Die Bundeszentralkartei (BZK) ist das zentrale Register des Bundes und der Länder zu den durchgeführten Entschädigungsverfahren. Bei der Aufnahme eines Verfahrens in die BZK wurde zur eindeutigen Identifizierung eine Nummer vergeben. Diese BZK-Nummer bezieht sich nicht auf eine Person, sondern auf ein Entschädigungsverfahren: Hat eine Person mehrere Ansprüche geltend gemacht (z.B. für sich selbst und für Angehörige), liegt im Normalfall für jedes Verfahren eine eigene BZK-Nummer vor.
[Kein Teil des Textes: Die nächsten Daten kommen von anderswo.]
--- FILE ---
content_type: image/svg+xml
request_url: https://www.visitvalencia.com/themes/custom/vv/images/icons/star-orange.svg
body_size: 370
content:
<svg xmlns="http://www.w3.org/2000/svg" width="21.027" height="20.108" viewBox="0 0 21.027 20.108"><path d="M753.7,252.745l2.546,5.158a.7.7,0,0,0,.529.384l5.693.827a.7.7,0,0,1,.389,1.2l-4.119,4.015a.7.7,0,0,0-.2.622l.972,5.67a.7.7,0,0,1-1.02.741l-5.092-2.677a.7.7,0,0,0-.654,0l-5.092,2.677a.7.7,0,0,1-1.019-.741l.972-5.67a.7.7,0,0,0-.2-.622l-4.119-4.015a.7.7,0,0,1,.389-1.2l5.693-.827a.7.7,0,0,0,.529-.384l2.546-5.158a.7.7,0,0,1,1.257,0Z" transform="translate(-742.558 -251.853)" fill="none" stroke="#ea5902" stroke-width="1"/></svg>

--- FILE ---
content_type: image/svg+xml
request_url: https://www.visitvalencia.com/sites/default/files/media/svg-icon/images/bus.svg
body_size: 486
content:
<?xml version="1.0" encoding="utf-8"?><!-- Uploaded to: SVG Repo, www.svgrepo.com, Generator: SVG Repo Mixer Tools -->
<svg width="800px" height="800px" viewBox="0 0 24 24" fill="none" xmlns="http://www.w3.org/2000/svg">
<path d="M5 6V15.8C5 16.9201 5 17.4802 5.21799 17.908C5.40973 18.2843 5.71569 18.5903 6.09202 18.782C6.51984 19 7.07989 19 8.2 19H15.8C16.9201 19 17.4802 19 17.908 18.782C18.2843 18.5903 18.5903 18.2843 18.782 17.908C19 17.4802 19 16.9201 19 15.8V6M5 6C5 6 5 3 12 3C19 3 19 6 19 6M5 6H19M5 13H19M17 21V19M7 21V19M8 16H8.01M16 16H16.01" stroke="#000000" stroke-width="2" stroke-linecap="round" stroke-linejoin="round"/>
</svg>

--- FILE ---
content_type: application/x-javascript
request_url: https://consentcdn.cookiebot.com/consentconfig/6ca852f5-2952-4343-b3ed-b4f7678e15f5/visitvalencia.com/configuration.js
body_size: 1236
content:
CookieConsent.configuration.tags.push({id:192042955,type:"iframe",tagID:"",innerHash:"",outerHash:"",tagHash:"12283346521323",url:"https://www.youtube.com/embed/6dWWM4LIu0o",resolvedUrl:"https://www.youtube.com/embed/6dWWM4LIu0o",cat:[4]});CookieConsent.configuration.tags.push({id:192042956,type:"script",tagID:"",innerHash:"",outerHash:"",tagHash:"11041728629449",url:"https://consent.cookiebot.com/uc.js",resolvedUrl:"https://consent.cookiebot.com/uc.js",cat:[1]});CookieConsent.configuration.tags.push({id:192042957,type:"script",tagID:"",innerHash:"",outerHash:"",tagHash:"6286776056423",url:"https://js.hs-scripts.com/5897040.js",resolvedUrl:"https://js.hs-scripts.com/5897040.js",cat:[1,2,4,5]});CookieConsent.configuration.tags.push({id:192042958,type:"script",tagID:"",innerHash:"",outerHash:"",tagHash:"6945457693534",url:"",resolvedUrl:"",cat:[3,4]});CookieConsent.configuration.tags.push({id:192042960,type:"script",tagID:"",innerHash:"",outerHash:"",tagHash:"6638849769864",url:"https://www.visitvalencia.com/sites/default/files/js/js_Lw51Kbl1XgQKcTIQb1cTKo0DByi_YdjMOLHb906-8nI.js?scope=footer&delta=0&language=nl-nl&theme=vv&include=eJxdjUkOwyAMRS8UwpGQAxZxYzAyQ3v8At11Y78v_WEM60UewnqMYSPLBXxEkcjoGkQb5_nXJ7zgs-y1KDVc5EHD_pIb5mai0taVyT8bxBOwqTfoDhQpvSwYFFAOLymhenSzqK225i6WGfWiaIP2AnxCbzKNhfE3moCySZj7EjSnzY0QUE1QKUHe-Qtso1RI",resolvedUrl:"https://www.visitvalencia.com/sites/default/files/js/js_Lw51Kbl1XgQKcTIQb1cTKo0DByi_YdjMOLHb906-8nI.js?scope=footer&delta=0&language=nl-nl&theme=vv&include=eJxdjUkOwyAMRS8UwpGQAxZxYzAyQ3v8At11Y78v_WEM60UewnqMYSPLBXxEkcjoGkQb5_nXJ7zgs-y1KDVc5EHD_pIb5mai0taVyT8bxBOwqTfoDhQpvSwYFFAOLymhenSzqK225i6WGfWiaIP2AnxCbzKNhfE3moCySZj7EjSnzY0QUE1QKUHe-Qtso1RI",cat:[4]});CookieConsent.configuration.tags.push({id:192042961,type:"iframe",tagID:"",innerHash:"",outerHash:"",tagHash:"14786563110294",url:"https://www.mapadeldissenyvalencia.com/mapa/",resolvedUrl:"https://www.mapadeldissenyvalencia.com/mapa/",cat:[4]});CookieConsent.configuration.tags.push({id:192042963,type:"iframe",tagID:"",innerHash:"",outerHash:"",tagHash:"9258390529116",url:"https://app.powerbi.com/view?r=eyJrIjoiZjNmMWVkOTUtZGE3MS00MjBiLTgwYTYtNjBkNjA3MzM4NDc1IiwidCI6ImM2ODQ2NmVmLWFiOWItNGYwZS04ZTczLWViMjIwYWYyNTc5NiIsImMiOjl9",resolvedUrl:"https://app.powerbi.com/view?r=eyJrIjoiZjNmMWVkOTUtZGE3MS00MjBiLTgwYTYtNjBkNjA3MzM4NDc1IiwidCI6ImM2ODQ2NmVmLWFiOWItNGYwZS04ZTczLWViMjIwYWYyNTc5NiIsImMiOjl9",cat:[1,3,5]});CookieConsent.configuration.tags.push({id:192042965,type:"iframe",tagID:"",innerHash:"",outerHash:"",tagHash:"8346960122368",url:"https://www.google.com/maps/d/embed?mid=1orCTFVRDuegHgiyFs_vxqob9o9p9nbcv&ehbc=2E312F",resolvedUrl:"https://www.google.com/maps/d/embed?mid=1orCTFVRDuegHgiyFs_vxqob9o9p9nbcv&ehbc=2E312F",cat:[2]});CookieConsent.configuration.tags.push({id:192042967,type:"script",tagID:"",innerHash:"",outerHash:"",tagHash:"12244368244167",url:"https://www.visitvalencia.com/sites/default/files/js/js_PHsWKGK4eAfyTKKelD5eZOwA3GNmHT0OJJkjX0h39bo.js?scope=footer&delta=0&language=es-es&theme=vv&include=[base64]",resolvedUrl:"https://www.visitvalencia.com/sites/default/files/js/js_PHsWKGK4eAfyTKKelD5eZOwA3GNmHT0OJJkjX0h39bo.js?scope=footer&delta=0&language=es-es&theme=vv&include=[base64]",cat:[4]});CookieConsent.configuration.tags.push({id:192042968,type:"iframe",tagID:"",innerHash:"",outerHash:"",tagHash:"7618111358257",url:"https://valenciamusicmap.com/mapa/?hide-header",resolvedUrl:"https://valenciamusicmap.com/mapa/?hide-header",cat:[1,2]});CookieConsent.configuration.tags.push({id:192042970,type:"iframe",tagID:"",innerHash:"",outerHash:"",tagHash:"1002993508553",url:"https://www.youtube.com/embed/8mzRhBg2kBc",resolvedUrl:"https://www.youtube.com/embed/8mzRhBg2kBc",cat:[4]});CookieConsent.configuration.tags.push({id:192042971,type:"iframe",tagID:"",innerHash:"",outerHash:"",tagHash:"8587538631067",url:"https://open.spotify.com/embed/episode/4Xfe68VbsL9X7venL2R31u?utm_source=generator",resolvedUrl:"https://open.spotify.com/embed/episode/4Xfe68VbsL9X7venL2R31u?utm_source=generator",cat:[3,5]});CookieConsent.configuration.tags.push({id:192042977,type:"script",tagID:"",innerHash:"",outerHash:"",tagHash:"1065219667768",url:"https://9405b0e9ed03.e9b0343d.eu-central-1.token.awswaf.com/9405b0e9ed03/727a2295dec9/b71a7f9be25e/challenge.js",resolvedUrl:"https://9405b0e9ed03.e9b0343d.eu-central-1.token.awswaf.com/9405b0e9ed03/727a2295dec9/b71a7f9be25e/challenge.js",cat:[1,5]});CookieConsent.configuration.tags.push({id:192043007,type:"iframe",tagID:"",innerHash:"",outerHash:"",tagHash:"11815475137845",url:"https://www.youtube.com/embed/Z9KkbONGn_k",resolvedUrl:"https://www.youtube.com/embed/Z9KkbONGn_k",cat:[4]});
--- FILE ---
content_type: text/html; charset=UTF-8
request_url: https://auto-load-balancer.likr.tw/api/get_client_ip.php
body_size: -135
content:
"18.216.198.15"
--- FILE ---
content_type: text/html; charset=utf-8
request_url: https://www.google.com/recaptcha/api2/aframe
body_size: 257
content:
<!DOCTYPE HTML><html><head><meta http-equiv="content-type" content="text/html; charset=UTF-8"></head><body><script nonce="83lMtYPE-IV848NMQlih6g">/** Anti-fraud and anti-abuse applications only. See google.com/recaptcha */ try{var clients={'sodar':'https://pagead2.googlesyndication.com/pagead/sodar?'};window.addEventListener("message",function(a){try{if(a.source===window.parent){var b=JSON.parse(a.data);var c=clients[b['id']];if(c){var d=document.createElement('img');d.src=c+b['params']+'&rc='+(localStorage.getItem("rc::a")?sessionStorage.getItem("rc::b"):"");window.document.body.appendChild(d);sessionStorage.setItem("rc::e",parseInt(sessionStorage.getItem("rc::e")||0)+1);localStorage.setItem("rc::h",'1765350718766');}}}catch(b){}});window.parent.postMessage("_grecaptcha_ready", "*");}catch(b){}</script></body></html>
Häufig wurde als BZK-Nr. schlicht das Aktenzeichen der jeweiligen Entschädigungsbehörde übernommen.
Diese Nummer ist für eine Anfrage im entsprechenden Archiv wichtig.
Delikt nach NS-Justiz
Handlungen, die im Nationalsozialismus überhaupt erst kriminalisiert wurden (z.B. Heimtückegesetz, "Judenbegünstigung") oder die die NS-Justiz in verschärftem Maß verfolgte (z.B. Hochverrat).
Verfolgungsgrund
Die hier angegebenen Gründe orientieren sich am Wortlaut der in den Quellen genannten Verfolgungsgründe.
Rolle im Verfahren
„Verfolgte Person“ meint eine Person, die einen Entschädigungsanspruch für einen Schaden durch NS-Verfolgung geltend machte. Wenn der Antrag nicht von der verfolgten Person selbst, sondern von einer anderen Person gestellt wurde, so wird diese als „antragstellend“ angegeben und ihre Beziehung zur verfolgten Person, soweit vorhanden, vermerkt. In den Quellen wird die verfolgte Person mitunter als „Geschädigter“, die antragstellende Person als „Anspruchsberechtigter“ bezeichnet.
Suche im Archivportal-D
Weitere Archivalien zu dieser Person über die Wiedergutmachung hinaus können Sie eventuell im Archivportal-D finden.
Nähere Angaben zum Verfolgungsgrund
Ergänzende oder spezifischere Angaben zu Mitgliedschaft, Gruppenzugehörigkeit bzw. Gruppenzuschreibung, die Anlass für die Verfolgung war.